# Example

In [3]:
from generator import generate_nodes
import numpy as np

Let us generate a random network with k nodes and n data points.



In [2]:
n = 10_000_000  # size of data
k = 1024  # number of nodes
h = 20  # height of the tree

In [4]:
network, node_root, data, height = generate_nodes(n, k, h, split_deviation=0.0, random_gen=np.random.standard_normal,
                                                  graph_partition=True)

Sort the data so we can easily get n-th quantile.

In [5]:
data = np.sort(data)

We want to get q-th quantile.

In [8]:
q = 0.25
i = q * n

In [15]:
per = np.percentile(data, q * 100)
print("orig rank:", i)
print("orig numpy quantile:", per)
print("exact quantile:", data[int(i)])

orig rank: 2500000.0
orig numpy quantile: -0.6739484243114819
exact quantile: -0.6739481797451743


Desired error

In [16]:
eps = 0.0001
print(f"max rank error should be {eps * n}")

max rank error should be 1000.0


Create new task in the root node.

In [18]:
node_root.new_task(eps)

Now we can query the root node

In [21]:
rank = np.where(data == node_root.rank_query(i))[0][0]
print("result quantile: ", node_root.rank_query(i))
print("result rank:", np.where(data == node_root.rank_query(i))[0][0])
print("error:", np.abs(rank - i))
print("stat:", network.stat)

result quantile:  -0.6740154258383808
result rank: 2499803
error: 197.0
stat: {<MessageType.NEW_NODE: -1>: 1275, <MessageType.NEW_TASK: 0>: 102, <MessageType.RESULT: 1>: 664090, <MessageType.NEW_SUPER_NODE_TASK: -2>: 1944, <MessageType.NEW_SUPER_NODE_AGGREGATE: 3>: 2720927, <MessageType.SUPER_NODE_TASK_RESULT: 4>: 136378, <MessageType.SUPER_NODE_AGGREGATE_RESULT: 5>: 2720927}


As one can see, the result is very similar to what the exact and numpy quantiles.
The rank error is within the desired error.

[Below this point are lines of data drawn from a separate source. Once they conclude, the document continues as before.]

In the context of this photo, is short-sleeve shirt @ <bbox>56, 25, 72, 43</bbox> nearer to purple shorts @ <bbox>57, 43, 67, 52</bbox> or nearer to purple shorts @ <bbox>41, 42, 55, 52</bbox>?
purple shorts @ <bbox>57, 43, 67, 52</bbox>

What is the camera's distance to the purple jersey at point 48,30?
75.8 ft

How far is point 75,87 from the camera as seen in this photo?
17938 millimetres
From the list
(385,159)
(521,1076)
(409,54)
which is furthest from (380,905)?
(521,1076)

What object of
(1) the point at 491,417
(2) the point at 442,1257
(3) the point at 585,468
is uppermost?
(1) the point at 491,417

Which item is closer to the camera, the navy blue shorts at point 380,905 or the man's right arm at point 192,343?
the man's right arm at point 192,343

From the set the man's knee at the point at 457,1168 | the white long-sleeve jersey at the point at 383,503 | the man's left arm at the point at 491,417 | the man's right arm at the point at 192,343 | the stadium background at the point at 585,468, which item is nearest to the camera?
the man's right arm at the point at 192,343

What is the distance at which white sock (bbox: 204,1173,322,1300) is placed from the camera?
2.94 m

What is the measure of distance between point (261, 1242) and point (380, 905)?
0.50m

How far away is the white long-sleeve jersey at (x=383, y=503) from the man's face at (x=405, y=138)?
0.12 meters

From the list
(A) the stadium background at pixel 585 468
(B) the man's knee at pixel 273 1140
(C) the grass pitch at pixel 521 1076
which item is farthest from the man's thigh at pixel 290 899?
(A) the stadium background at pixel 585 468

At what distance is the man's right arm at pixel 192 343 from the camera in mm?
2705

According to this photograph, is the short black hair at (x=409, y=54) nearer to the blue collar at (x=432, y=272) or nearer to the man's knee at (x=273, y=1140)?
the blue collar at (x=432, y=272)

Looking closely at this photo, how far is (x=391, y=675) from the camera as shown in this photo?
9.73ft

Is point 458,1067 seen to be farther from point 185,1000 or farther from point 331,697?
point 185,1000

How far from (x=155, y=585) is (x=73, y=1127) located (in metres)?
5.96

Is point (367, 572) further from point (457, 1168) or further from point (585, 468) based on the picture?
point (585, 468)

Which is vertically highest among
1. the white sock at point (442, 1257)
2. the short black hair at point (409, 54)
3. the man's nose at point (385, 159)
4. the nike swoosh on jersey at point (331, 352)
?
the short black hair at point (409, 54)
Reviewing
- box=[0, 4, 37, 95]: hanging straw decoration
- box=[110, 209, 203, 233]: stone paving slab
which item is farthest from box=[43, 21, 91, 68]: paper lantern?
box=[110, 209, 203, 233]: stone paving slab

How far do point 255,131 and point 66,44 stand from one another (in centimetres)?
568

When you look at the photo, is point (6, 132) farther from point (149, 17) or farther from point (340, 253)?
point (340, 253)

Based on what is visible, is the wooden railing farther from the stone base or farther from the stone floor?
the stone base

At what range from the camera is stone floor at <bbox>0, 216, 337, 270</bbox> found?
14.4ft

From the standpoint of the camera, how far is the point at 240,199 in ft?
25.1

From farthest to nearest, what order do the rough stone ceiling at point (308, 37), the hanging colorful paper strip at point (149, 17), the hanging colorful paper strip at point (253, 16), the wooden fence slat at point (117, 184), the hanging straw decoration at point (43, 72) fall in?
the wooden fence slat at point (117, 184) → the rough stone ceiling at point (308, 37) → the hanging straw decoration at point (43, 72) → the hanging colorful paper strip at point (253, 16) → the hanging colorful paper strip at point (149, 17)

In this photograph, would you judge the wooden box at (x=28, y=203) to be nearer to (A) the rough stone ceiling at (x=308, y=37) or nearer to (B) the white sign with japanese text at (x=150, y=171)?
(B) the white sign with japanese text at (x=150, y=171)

Let us check the most famous quatiles for standard normal distribution.
Reference: https://www.researchgate.net/figure/True-Quantiles-and-Estimated-Quantiles-for-the-Standard-Normal-Distribution_tbl1_220504789

In [24]:
quantiles = [(0.01, -2.326), (0.025, -1.96), (0.05, -1.645), (0.1, -1.282), (0.5, 0.0), (0.9, 1.282), (0.95, 1.645),
             (0.975, 1.96), (0.99, 2.326)]

for q, val in quantiles:
    print(f"---\nQuantile {q}")
    print(f"Expected quantile value: {val}")
    print(f"Calculated quantile value: {node_root.rank_query(q * n)}")

---
Quantile 0.01
Expected quantile value: -2.326
Calculated quantile value: -2.324203086081388
---
Quantile 0.025
Expected quantile value: -1.96
Calculated quantile value: -1.9635812907712016
---
Quantile 0.05
Expected quantile value: -1.645
Calculated quantile value: -1.6452858117630766
---
Quantile 0.1
Expected quantile value: -1.282
Calculated quantile value: -1.2825414831287616
---
Quantile 0.5
Expected quantile value: 0.0
Calculated quantile value: 0.00038100629173741524
---
Quantile 0.9
Expected quantile value: 1.282
Calculated quantile value: 1.2807123994689054
---
Quantile 0.95
Expected quantile value: 1.645
Calculated quantile value: 1.644822066964553
---
Quantile 0.975
Expected quantile value: 1.96
Calculated quantile value: 1.9575637618396315
---
Quantile 0.99
Expected quantile value: 2.326
Calculated quantile value: 2.328399596276934


As you can see the network finds the quantile very closely!